Let's Merge Incident and Problem Management

Let's Merge Incident and Problem Management

I’ve been involved with ITIL? for nearly 20 years with my time in OGC / HMT and decades of consultancy, training, writing, and blogging. And all this time I’ve preached on the benefits of both Incident and Problem Management as practices and how they should be kept (and managed) separately. These 2 practices are at the heart of efficient and effective service management and customer support and they serve 2 very distinct purposes.

But now I’m asking the question: is ITIL? wrong?
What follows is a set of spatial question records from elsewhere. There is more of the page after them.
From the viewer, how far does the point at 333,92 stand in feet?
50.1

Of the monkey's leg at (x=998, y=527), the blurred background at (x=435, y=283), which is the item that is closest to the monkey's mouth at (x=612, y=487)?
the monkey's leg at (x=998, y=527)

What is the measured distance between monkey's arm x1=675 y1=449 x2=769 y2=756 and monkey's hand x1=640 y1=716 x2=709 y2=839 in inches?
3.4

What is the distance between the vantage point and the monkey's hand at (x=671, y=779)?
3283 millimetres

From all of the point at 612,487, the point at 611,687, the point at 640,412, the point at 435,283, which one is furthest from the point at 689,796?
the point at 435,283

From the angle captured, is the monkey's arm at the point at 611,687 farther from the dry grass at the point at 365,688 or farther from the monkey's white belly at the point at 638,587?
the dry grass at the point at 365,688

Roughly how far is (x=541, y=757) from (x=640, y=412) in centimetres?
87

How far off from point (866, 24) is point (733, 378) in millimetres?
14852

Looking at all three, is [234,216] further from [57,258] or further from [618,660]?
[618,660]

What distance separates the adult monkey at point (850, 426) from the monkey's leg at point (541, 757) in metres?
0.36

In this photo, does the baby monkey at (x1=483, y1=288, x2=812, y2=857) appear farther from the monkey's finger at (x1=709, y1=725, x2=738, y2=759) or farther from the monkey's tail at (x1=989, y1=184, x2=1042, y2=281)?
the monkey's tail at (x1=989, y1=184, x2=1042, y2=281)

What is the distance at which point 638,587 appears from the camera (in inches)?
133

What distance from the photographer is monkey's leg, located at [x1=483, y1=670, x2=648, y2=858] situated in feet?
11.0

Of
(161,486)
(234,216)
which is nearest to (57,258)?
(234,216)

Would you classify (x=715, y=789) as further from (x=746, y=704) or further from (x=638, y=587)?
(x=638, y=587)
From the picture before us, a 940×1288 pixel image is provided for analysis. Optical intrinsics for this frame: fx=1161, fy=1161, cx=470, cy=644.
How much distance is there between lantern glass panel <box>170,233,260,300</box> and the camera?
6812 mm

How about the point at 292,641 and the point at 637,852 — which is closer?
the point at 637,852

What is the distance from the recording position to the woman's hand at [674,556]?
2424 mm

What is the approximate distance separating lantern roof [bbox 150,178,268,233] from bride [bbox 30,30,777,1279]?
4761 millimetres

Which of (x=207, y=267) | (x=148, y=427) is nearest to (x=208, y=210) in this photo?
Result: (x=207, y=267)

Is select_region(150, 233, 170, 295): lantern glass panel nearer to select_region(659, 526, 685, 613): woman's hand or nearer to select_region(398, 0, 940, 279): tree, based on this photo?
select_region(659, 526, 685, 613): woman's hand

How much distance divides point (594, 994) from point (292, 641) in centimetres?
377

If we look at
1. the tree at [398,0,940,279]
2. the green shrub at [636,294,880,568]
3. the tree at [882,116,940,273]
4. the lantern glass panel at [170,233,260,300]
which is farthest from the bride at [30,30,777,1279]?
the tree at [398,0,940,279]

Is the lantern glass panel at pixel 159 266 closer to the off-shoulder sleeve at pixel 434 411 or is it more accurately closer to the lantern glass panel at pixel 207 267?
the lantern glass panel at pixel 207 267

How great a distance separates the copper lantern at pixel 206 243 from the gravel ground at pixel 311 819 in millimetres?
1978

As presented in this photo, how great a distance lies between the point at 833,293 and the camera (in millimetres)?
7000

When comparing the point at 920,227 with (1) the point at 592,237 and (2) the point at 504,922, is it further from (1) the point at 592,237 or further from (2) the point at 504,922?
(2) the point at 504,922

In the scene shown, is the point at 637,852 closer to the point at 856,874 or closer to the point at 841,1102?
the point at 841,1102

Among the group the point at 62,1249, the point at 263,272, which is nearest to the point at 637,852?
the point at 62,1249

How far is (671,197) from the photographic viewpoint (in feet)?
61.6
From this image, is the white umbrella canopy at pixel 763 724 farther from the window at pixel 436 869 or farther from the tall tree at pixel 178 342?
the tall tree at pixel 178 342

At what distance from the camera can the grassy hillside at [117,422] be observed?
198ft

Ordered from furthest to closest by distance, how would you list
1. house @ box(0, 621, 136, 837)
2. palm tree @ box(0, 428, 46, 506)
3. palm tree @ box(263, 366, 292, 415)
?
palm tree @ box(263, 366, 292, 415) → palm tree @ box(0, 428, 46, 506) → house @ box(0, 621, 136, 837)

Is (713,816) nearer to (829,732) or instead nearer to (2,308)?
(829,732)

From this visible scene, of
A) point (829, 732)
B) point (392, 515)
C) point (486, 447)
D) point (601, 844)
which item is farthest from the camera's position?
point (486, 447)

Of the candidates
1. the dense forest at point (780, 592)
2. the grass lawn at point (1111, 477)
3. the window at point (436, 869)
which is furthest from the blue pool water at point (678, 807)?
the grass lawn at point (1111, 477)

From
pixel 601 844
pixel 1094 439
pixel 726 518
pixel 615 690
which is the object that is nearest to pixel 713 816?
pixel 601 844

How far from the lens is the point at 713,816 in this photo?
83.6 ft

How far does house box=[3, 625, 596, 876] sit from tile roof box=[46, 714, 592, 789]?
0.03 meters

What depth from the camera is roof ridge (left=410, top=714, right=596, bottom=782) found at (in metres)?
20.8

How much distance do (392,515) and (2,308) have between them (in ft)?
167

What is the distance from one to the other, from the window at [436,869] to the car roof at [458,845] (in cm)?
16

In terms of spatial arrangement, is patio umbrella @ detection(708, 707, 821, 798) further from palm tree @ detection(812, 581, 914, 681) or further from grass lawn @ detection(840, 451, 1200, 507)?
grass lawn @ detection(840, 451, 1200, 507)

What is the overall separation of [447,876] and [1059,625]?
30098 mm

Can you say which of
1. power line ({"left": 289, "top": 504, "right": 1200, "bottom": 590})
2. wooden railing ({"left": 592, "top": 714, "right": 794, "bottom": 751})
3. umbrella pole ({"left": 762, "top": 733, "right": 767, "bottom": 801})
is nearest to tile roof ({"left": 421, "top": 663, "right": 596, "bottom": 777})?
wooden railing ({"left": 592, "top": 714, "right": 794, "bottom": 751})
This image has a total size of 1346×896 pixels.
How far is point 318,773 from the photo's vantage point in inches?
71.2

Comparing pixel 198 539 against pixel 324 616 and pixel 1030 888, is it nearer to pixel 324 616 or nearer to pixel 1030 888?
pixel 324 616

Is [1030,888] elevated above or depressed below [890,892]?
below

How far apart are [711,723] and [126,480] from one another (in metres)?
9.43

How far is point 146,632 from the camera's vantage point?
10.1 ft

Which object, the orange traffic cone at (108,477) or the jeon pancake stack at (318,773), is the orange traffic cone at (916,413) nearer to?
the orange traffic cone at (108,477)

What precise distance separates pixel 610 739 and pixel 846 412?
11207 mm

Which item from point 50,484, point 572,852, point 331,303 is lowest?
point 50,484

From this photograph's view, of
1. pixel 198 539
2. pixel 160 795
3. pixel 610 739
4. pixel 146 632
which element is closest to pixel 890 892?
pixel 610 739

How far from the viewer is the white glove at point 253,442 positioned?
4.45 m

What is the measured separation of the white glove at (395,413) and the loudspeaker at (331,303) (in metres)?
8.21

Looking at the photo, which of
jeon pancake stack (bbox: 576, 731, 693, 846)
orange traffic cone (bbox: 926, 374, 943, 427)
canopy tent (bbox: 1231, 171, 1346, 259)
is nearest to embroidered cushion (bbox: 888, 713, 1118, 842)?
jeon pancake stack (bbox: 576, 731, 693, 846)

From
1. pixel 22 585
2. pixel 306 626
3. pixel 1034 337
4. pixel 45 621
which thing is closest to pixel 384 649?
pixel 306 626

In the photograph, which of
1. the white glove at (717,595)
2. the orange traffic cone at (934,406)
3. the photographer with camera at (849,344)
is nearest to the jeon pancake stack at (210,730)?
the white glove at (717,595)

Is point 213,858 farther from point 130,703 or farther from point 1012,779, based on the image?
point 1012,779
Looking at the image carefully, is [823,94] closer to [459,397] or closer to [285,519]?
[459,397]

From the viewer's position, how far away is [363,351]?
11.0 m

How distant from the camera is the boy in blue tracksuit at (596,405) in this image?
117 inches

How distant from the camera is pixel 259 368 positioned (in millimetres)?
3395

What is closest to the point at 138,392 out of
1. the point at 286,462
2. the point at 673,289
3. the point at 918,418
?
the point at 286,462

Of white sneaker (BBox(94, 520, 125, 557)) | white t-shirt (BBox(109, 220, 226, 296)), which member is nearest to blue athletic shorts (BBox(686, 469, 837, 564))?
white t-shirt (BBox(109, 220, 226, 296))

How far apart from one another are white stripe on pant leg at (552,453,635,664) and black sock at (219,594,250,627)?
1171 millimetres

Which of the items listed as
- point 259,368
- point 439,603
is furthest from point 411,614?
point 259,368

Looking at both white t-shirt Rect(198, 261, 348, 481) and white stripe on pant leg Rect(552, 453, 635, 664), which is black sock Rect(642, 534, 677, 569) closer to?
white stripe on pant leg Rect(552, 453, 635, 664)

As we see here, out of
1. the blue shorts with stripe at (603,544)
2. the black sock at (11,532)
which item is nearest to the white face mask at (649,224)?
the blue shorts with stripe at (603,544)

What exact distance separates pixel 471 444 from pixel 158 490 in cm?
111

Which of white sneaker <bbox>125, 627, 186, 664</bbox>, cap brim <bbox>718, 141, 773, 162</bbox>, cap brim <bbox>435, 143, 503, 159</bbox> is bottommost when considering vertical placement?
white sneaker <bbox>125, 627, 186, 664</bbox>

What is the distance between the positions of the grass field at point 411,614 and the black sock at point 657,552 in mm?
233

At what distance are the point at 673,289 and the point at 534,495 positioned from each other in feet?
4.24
Or rather, is the advice to manage the practices separately wrong?

It’s true that, for most organizations, the default recommendation of keeping these practices separate is still the best as their objectives, timelines, and workflows are fundamentally different. However, ITIL? is designed to be flexible isn’t it? There's an increasing demand to combine the practices, so I’ve been using the flexibility of the framework to do exactly that; and with great results.


What is Incident Management?

At its core, Incident Management is about one thing: restoring normal service operation as quickly as possible. It’s reactive, an event has happened that’s impacted someone in a negative way and Incident Management is designed to minimise disruption to users and business operations by getting things back to “business as usual” (whatever that may look like) as quickly as possible. It’s the sticky tape that holds things together that is never meant to be permanent.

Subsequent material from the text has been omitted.